Le premier Ministre Thiers avait vidé Paris, le gouvernement AKP retire aussi ses fonctionnaires de la ville
Le soulèvement de Paris s’est propagé à une telle vitesse que le Premier Ministre de la 3e République, Adolphe Thiers, a donné l’ordre à tous les soldats, policiers et toutes sortes de dirigeants et d’experts de quitter Paris. Il a lui-même fuit à Versailles. De la même manière, aujourd’hui, le gouvernement AKP rappelle ses fonctionnaires et représentants comme, par exemple, les enseignant-e-s des villes du Kurdistan qui sont en résistance comme à Sur, Silopi, Cizre, İdil et Nusaybin.

La vie sans État derrière les barricades.
À Paris, des barricades avaient été dressées, dans toutes les rues de la ville et le Conseil de la Commune composé de 92 membres assurait l’administration de la ville. Les besoins essentiels de la ville, qui comptait 2 millions d’habitant-e-s, étaient assurés par une forme d’organisation proche de l’autogestion. Celle-ci reposait sur l’autogestion des quartiers. Par la suite Friedrich Engels parlera de la Commune comme d’une pratique éliminant l’État. Derrière les barricades et les tranchées, un nouveau système s’ébauchait, basé sur l’autogestion, le commun, et le partage.

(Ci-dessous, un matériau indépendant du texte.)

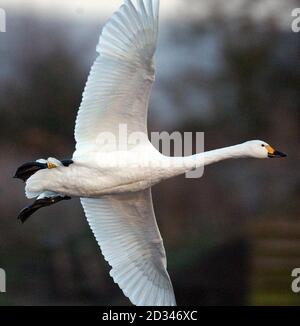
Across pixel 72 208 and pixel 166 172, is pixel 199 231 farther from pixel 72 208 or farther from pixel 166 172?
pixel 166 172

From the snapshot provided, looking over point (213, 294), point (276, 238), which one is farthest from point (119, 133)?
point (213, 294)

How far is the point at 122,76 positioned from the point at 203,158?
44 cm

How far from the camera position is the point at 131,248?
13.4 feet

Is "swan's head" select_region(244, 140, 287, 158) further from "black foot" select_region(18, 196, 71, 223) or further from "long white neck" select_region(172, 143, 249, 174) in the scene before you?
"black foot" select_region(18, 196, 71, 223)

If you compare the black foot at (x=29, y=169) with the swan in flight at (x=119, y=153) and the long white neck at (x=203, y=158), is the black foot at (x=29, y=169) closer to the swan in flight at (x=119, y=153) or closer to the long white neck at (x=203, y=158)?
the swan in flight at (x=119, y=153)

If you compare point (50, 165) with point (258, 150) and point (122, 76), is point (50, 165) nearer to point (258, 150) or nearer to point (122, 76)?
point (122, 76)

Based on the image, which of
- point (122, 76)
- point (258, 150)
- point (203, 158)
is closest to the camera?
point (122, 76)

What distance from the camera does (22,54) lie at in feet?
20.5

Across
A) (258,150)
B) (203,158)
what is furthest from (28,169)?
(258,150)

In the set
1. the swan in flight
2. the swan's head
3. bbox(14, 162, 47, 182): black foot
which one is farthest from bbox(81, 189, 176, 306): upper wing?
the swan's head

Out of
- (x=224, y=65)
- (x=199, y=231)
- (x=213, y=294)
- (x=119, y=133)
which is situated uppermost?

Les résistant-e-s de Sur : Nous partageons tout ce que nous avons
À Sur, qui est en tête des villes du Kurdistan dans lesquelles l’autonomie a été déclarée, malgré les lourdes attaques de l’État, une vie sociale basée sur l’entraide et la solidarité s’organise depuis les premiers jours de la résistance. Depuis des mois il n’y a plus l’État dans Sur, mais il y a un État qui attaque Sur avec toutes ses forces. Malgré le siège, la réponse des gens quant à la manière dont ils et elles résistent est la même depuis des mois : « Nous partageons tout ce que nous avons ! »

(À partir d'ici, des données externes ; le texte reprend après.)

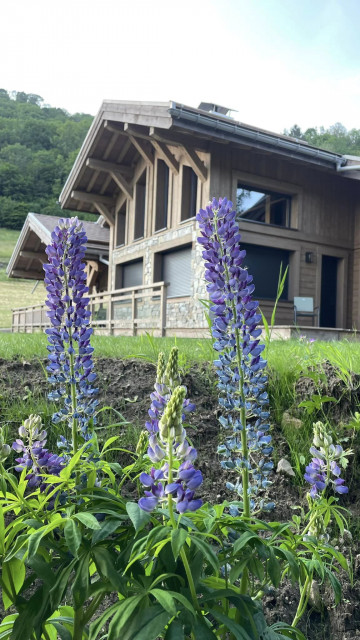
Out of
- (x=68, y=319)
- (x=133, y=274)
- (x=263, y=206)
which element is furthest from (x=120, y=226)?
(x=68, y=319)

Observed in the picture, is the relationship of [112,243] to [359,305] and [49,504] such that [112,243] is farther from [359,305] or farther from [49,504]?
[49,504]

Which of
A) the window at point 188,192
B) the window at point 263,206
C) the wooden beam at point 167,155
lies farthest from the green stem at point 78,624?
the wooden beam at point 167,155

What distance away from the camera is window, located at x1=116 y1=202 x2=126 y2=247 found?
19797mm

La Garde Nationale de la Commune de Paris et les Unités de Défense Civiles de Sur
Peu de temps après la proclamation de la Commune de Paris, le 2 avril, la ville essuie les attaques des forces gouvernementales. Après ce jour-là, la ville sera soumise à d’intenses bombardements. L’une des décisions les plus importantes de la courte expérience d’autogestion de la Commune de Paris a été la conclusion de mettre fin au service militaire obligatoire et d’organiser la Garde Nationale composée de volontaires de la ville, capables de se servir d’armes pour la défense de la cité.
À Sur, comme dans les autres villes en résistance du Kurdistan, des Unités de Défense Civiles (YPS) ont été formées : elles ne reposent pas sur une organisation militaire classique mais sur l’esprit d’autodéfense d’un peuple qui défend de manière volontaire sa propre rue, son quartier, sa ville, sa culture. Ces groupes, défendent non seulement le quartier de Sur avec le soutien de la population, et, dans le même temps, ils participent comme les autres voisin-e-s à trouver des solutions aux problèmes du quotidien.